» REQUIREMENT
Copy the data from the line containing "What is the separation" through the line containing "21.1 metres", switching "separation" to "gap" and leaving all else unchanged.

» EXTRACTED MATERIAL

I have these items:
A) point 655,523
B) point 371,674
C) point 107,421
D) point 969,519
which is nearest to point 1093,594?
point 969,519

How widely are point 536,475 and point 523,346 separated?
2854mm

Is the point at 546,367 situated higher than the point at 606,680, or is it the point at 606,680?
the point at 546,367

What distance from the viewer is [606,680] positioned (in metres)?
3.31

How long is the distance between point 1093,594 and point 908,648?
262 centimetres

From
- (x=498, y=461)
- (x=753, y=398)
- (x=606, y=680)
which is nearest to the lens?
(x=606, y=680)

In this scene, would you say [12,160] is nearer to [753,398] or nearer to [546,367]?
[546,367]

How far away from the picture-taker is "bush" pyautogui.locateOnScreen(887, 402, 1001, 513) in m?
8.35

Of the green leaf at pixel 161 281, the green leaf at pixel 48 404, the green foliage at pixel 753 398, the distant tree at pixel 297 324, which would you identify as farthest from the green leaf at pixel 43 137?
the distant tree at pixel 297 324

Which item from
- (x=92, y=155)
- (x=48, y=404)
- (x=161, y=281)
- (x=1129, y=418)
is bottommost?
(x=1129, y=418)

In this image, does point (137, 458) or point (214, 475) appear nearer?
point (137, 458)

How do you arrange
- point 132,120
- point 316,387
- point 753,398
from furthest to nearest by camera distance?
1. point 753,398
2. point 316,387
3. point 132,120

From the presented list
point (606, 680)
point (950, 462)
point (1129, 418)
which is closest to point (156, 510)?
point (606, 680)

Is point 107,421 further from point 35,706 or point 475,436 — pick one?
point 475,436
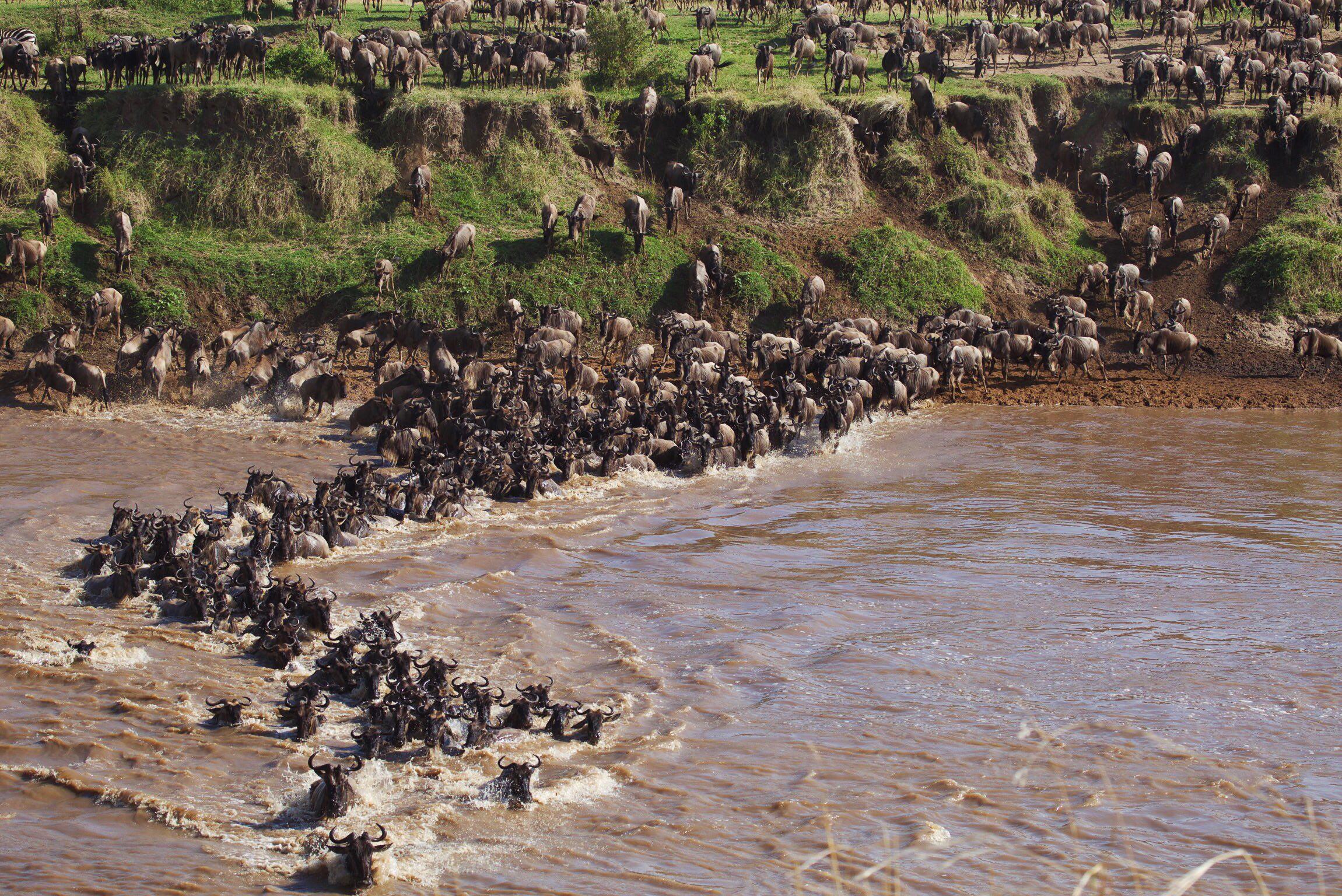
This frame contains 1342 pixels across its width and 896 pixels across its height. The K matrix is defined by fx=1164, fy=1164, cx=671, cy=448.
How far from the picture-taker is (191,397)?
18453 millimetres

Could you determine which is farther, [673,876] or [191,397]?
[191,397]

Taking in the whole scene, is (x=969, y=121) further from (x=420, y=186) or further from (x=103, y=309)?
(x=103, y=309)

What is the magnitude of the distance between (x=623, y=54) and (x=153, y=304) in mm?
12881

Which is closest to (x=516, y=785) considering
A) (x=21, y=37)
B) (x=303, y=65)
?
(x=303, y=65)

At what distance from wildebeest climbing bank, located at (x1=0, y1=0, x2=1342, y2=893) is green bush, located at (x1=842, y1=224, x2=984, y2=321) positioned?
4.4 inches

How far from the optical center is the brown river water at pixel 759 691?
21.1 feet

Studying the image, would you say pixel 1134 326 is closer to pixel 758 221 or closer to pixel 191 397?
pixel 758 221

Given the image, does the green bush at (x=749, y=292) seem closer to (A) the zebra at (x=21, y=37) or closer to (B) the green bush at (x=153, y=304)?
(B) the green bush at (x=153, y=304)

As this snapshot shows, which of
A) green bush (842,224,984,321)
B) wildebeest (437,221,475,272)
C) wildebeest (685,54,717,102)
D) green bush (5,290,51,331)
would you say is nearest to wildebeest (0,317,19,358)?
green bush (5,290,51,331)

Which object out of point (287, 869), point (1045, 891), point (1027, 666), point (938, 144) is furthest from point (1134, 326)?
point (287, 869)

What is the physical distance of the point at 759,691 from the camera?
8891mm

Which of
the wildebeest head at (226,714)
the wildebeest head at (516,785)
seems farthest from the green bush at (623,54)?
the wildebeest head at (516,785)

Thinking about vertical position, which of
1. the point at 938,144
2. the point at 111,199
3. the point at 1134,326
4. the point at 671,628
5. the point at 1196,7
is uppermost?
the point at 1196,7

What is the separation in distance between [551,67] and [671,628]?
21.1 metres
---
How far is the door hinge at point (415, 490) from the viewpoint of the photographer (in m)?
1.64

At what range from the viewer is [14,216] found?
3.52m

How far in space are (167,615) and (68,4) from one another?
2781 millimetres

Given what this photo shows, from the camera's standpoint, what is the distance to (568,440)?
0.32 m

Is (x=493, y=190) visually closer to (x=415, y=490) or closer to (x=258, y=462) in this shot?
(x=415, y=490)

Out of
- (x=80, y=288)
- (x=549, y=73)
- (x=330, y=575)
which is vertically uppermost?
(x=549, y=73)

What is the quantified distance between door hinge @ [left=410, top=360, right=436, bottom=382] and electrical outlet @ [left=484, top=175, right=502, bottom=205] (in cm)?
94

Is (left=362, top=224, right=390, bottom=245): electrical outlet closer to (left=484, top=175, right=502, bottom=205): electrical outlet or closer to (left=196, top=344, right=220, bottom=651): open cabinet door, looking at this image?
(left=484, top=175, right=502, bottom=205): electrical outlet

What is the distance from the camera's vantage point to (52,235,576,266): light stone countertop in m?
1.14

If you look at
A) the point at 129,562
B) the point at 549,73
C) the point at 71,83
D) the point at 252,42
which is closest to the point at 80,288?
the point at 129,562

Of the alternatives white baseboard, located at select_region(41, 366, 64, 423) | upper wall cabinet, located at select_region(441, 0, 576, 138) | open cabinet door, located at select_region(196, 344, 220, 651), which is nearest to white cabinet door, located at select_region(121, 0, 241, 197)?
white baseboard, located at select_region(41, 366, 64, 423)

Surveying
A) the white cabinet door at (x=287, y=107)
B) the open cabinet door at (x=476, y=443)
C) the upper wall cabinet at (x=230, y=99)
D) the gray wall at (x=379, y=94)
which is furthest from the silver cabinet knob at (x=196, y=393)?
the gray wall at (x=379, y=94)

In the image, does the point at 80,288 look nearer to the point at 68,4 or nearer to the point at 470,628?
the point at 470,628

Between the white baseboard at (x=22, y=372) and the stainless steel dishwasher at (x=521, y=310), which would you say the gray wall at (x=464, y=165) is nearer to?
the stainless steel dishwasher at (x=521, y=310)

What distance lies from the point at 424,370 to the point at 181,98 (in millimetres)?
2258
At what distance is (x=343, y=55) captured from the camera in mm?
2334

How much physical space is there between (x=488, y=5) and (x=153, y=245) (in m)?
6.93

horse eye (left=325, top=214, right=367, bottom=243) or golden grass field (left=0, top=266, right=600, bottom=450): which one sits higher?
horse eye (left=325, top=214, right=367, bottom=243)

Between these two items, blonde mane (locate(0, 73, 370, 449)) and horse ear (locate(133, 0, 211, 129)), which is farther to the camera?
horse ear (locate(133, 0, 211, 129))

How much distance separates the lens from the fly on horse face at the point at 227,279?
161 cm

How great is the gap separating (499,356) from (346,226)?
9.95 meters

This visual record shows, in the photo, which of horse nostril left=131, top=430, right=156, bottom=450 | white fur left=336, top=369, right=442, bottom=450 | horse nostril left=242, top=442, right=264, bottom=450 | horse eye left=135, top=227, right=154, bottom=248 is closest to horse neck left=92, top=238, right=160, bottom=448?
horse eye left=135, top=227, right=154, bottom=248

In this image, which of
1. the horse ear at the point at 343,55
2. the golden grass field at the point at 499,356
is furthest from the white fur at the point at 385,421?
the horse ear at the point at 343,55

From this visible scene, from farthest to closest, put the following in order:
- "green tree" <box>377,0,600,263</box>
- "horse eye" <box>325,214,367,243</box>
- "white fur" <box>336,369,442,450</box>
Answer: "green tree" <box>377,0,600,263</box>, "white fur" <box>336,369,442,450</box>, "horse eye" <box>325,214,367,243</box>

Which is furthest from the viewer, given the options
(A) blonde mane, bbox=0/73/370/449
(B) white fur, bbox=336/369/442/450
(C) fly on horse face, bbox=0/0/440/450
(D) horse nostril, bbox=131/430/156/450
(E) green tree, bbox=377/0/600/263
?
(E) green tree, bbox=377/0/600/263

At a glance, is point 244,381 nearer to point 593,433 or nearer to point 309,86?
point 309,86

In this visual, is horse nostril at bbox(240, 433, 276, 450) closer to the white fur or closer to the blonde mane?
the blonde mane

» OUTPUT BELOW
What is the gap in distance between [551,67] and [671,628]?
21.1 metres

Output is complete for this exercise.